What you are asked to do - Copy the material word for word, starting at the line that contains "If you compare" and ending at the line that contains "What is the", including both of those lines.

** Start of Provided data **

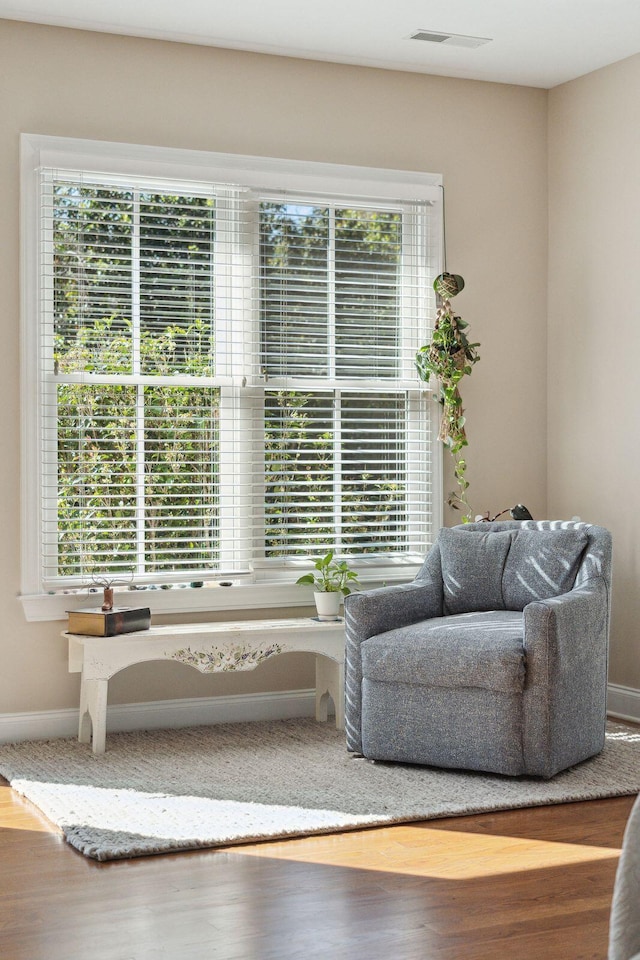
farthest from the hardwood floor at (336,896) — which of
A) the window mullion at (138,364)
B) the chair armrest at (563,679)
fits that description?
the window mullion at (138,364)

** End of Provided data **
** Start of Provided data **

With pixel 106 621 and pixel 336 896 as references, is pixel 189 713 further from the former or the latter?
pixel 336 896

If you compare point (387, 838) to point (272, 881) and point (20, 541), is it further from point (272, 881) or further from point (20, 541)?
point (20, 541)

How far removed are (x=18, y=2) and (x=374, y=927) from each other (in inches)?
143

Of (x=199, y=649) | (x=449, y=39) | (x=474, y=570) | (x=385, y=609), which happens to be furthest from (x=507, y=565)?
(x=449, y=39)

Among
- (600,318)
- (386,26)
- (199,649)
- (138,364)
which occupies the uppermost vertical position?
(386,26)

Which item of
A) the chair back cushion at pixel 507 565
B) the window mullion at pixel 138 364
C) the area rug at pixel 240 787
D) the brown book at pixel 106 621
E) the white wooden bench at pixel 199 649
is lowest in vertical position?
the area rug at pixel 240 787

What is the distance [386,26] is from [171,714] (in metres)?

** End of Provided data **
** Start of Provided data **

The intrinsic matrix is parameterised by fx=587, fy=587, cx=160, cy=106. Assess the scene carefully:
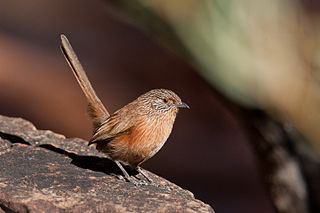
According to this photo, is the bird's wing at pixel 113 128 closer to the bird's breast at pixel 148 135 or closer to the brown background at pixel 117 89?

** End of Provided data **

Task result -
If you compare point (387, 838) to point (272, 881) and point (20, 541), is it further from point (272, 881) or further from point (20, 541)?
point (20, 541)

How far removed are (x=18, y=2) and (x=374, y=927) from each other (in inches)?
143

Of (x=199, y=649) | (x=449, y=39) | (x=474, y=570) | (x=385, y=609), which happens to be furthest from (x=507, y=565)?
(x=449, y=39)

Among
- (600,318)
- (386,26)
- (199,649)
- (138,364)
which occupies the uppermost vertical position?
(386,26)

Which item of
A) the chair back cushion at pixel 507 565
B) the window mullion at pixel 138 364
C) the area rug at pixel 240 787
D) the brown book at pixel 106 621
E) the white wooden bench at pixel 199 649
is lowest in vertical position?
the area rug at pixel 240 787

What is the distance [386,26] is from [171,714] (in metres)?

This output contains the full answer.